#### [SUPPLIED INFORMATION]
┌──

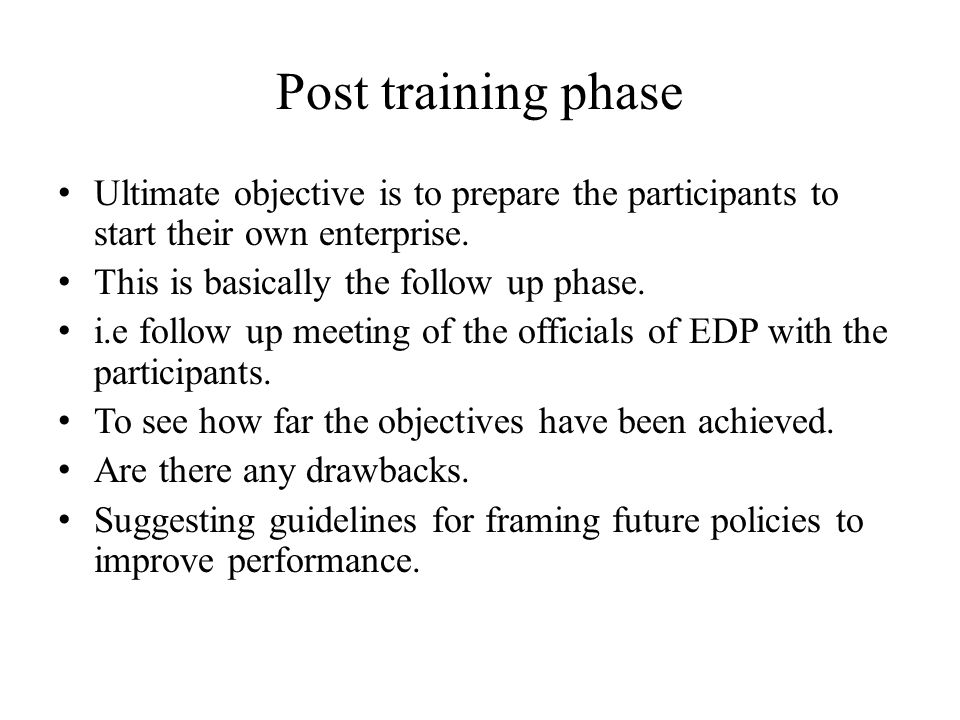 Post training phase Ultimate objective is to prepare the participants to start their own enterprise. This is basically the follow up phase. i.e follow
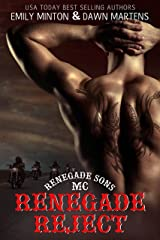 Renegade Reject (Renegade Sons MC Book 2) Kindle Edition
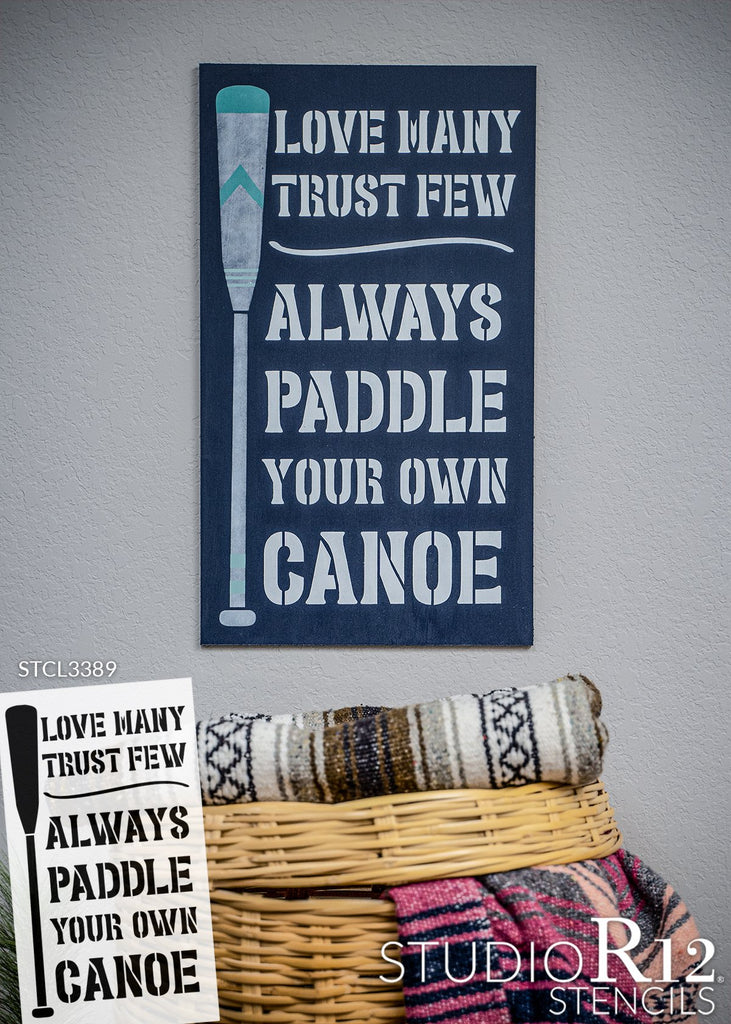 adventure,   			                 cabin,   			                 canoe,   			                 Country,   			                 Fun,   			                 funny,   			                 Home,   			                 Home Decor,   			                 lake,   			                 oar,   			                 paddle,   			                 river,   			                 Sayings,   			                 stencil,   			                 Stencils,   			                 Studio R 12,   			                 StudioR12,   			                 StudioR12 Stencil,   			                 swim,   			                 trust,   			                 vacation,   			                 water,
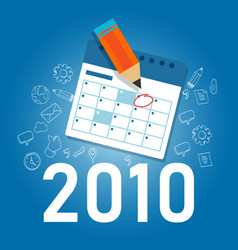 2010 new year target date calendar manage company vector image
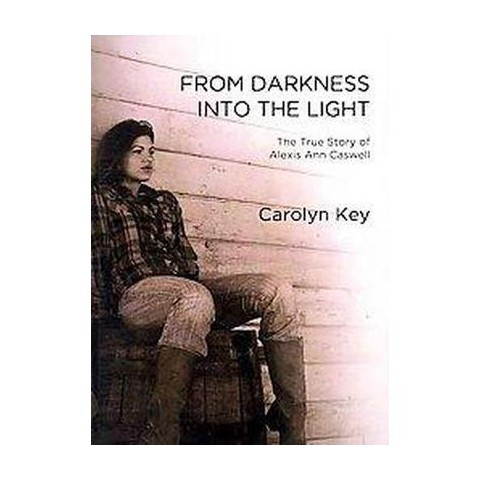 From Darkness into the Light (Paperback)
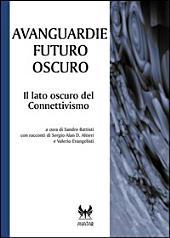Avanguardie futuro oscuro. Il lato oscuro del connettivismo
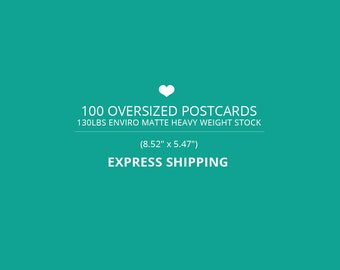 100 Oversized Postcard Printing (130lbs Enviro Matte Heavy Weight Stock) and EXPRESS Shipping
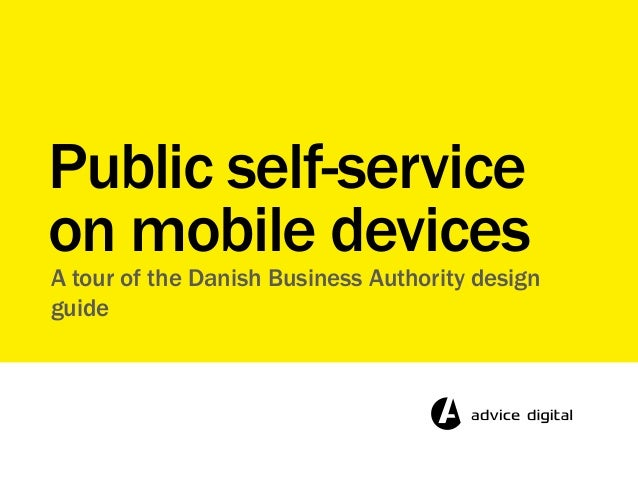 A tour of the Danish Business Authority design guide Public self-service on mobile devices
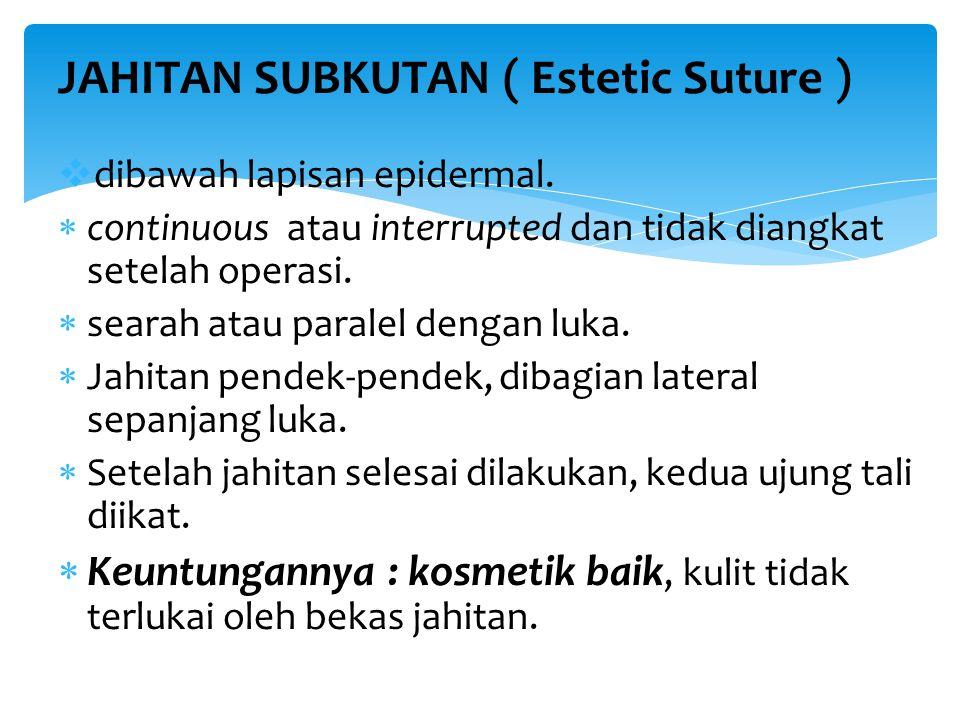 JAHITAN SUBKUTAN ( Estetic Suture )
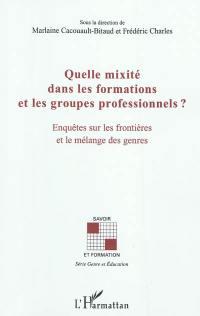 Quelle mixité dans les formations et les groupes professionnels ?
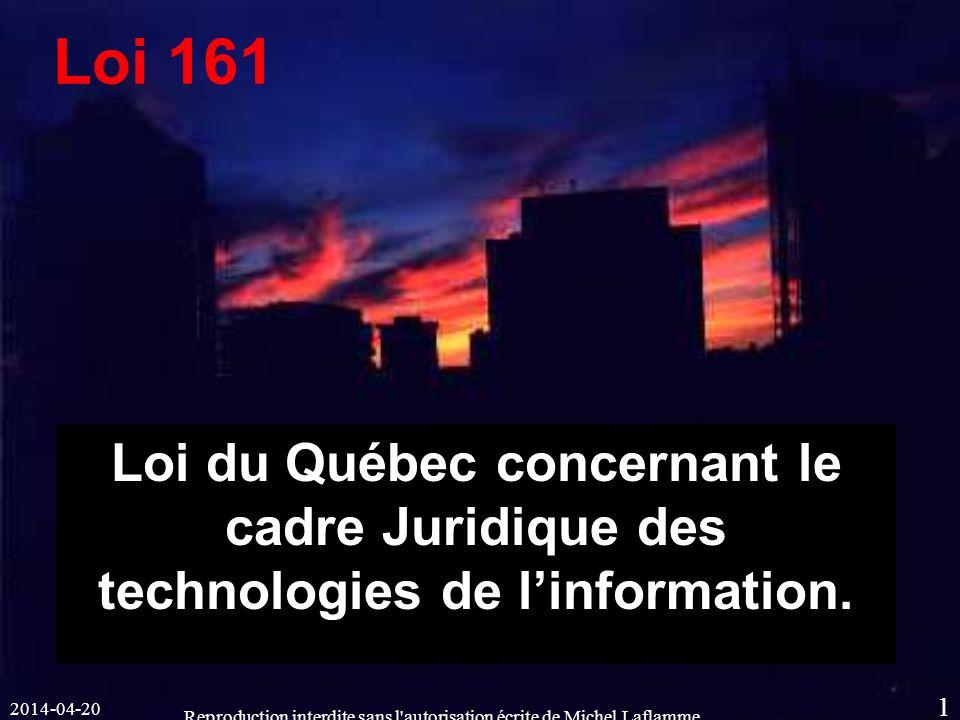 2014-04-20 Reproduction interdite sans l autorisation écrite de Michel Laflamme 1 Loi du Québec concernant le cadre Juridique des technologies de linformation.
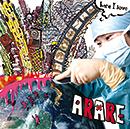 ARARE「here I love」
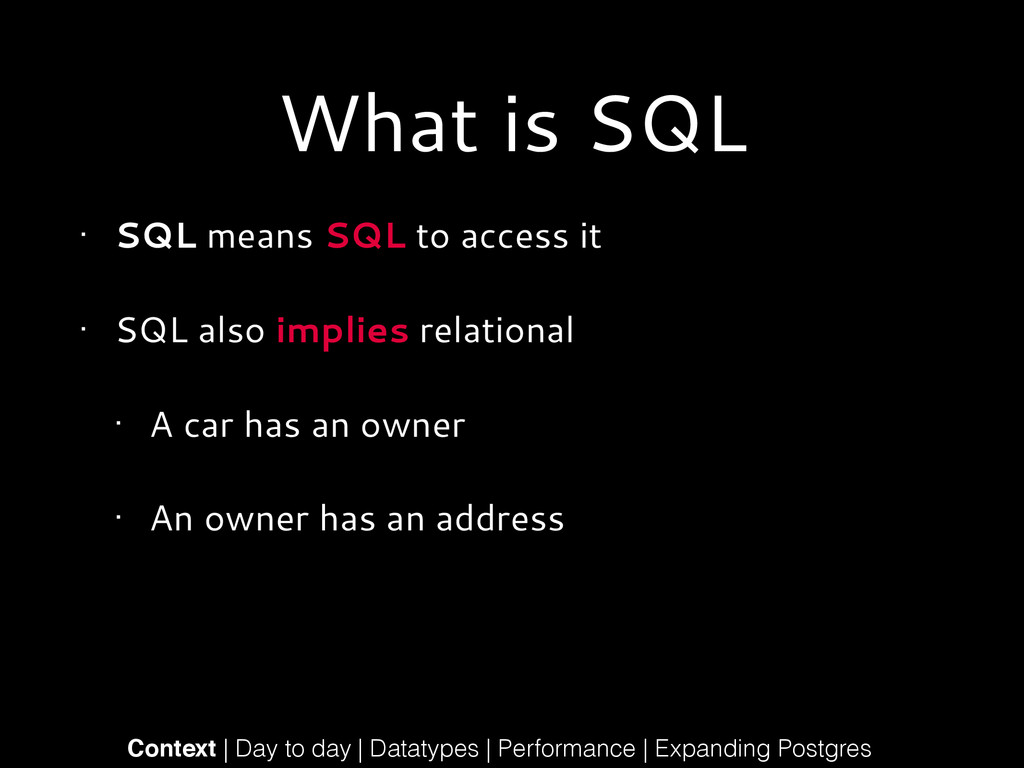 What is SQL • SQL means SQL to access it • SQL ...
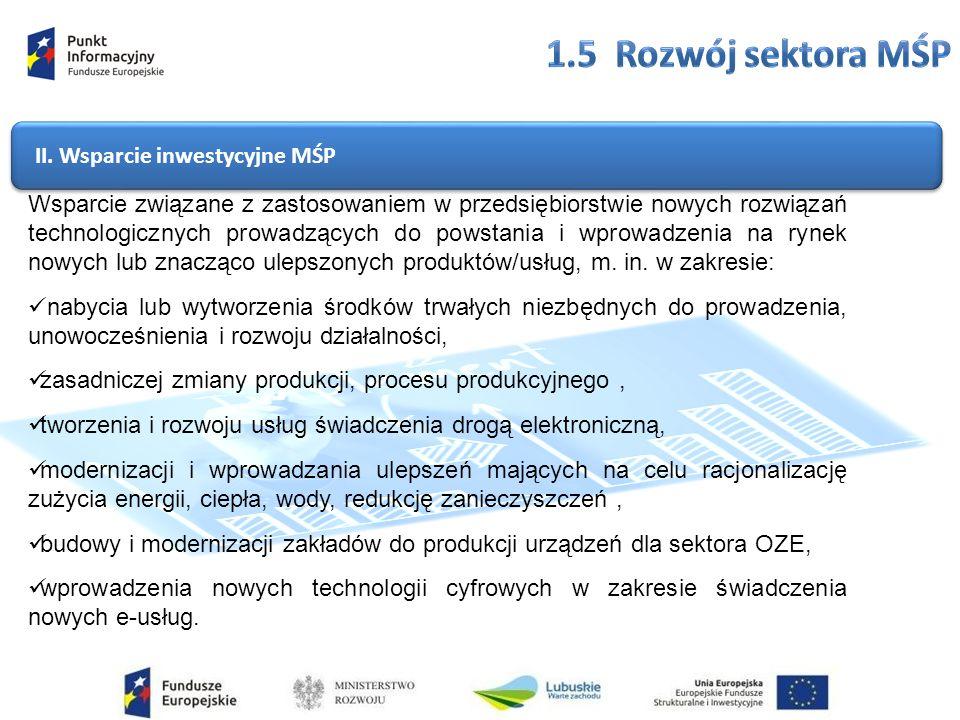 II. Wsparcie inwestycyjne MŚP Wsparcie związane z zastosowaniem w przedsiębiorstwie nowych rozwiązań technologicznych prowadzących do powstania i wpro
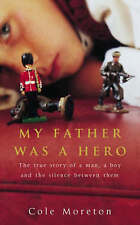 My Father Was a Hero: The True Story of a Man, a Boy and the Silence Between...
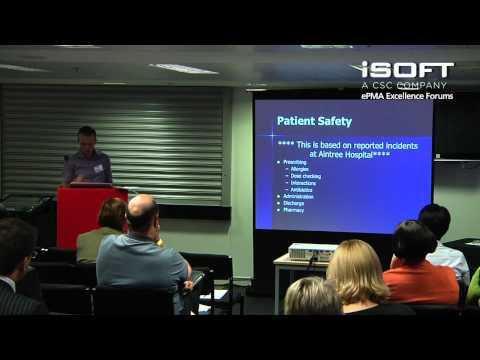 ePMA Excellence Forums 2011 - Alex Jennings, EPMA at Aintree University Hospital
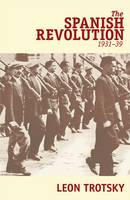 The Spanish Revolution, 1931-39 (Paperback)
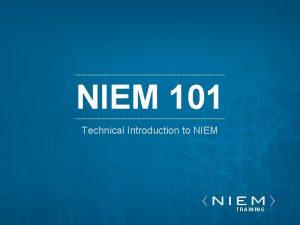 NIEM 101 Technical Introduction to NIEM 101 TRAINING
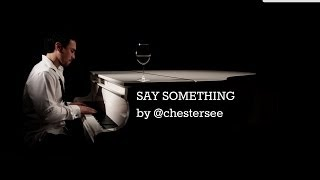 Video Say Something by @chestersee - A Great Big World (Cover) MP3, 3GP, MP4, WEBM, AVI, FLV Januari 2019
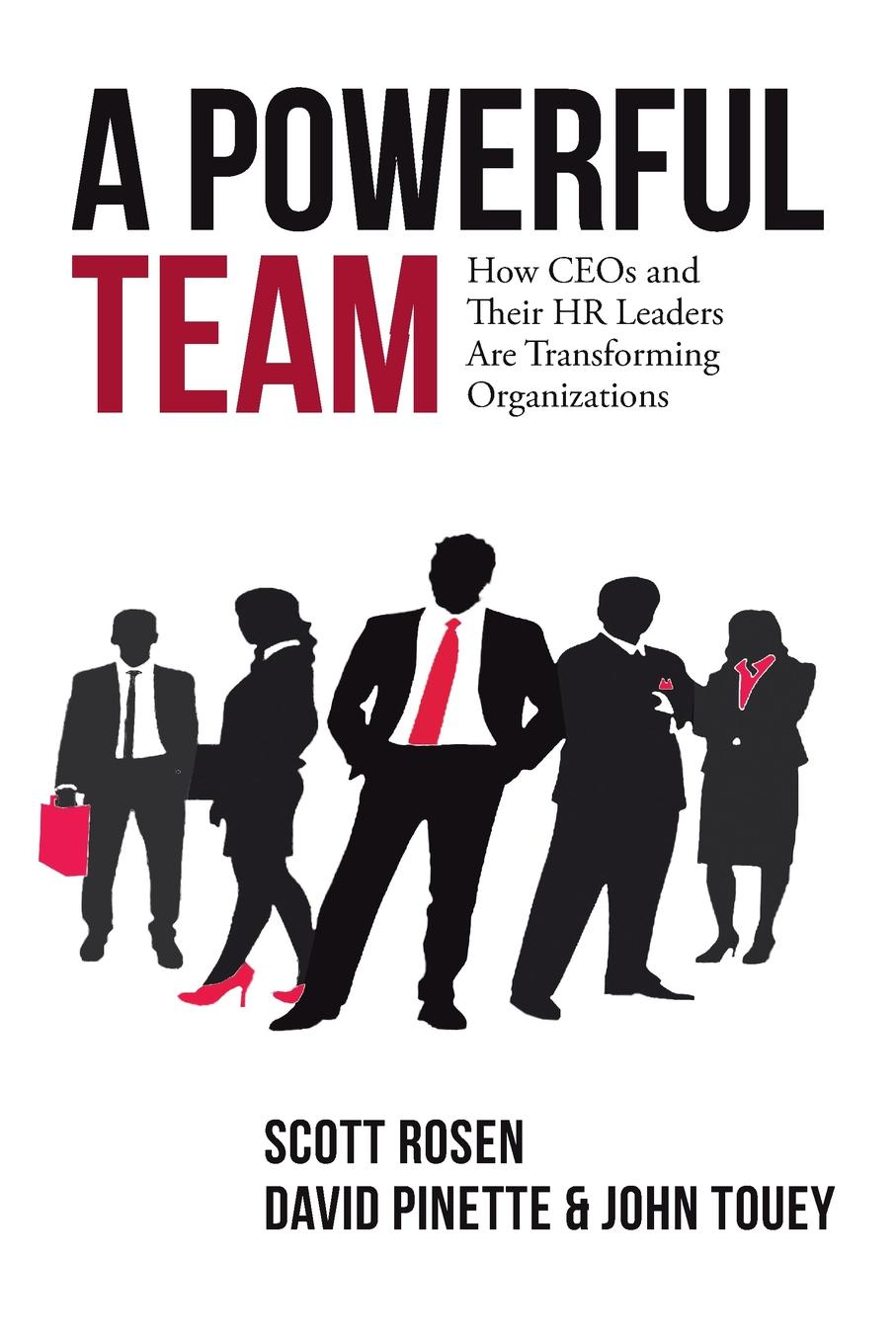 A Powerful Team. How CEOs and Their HR Leaders Are Transforming Organizations A Powerful Team shows why HR strategy matters and it mean...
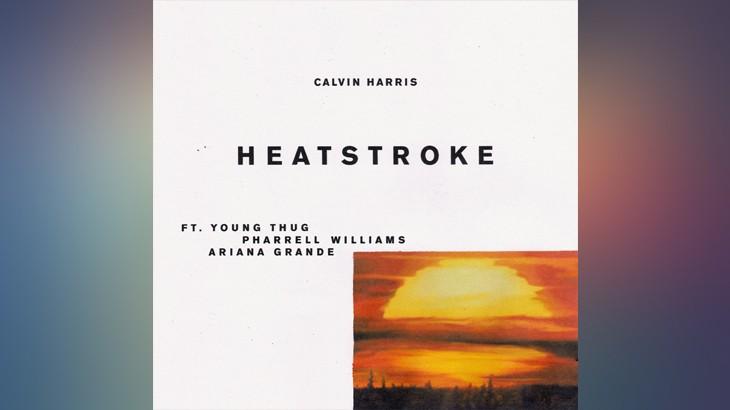 Photo of #Release | Calvin Harris, Young Thug, Pharrell Williams, Ariana Grande – Heatstroke
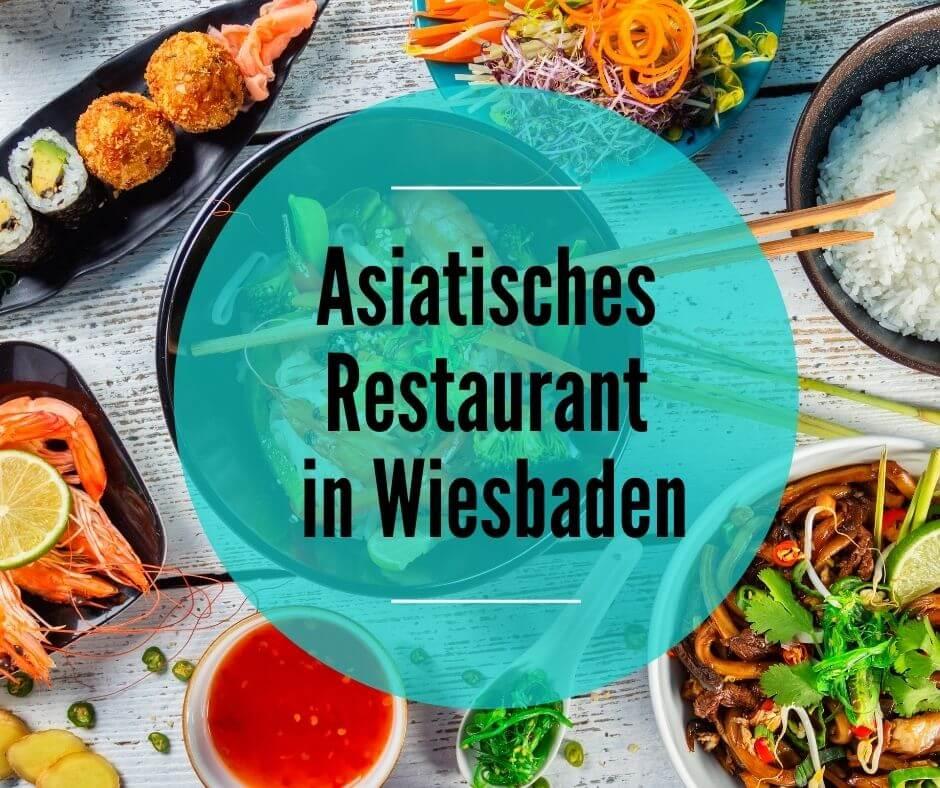 Asiatisches Restaurant in Wiesbaden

└──

#### [WHAT TO WORK ON]
Find the line that contains "A Powerful Team.", then write out that line and every line after it through the end of the records, exactly. Leave the pictures out.

#### [COMPLETED TASK]
 A Powerful Team. How CEOs and Their HR Leaders Are Transforming Organizations A Powerful Team shows why HR strategy matters and it mean...
 Photo of #Release | Calvin Harris, Young Thug, Pharrell Williams, Ariana Grande – Heatstroke
 Asiatisches Restaurant in Wiesbaden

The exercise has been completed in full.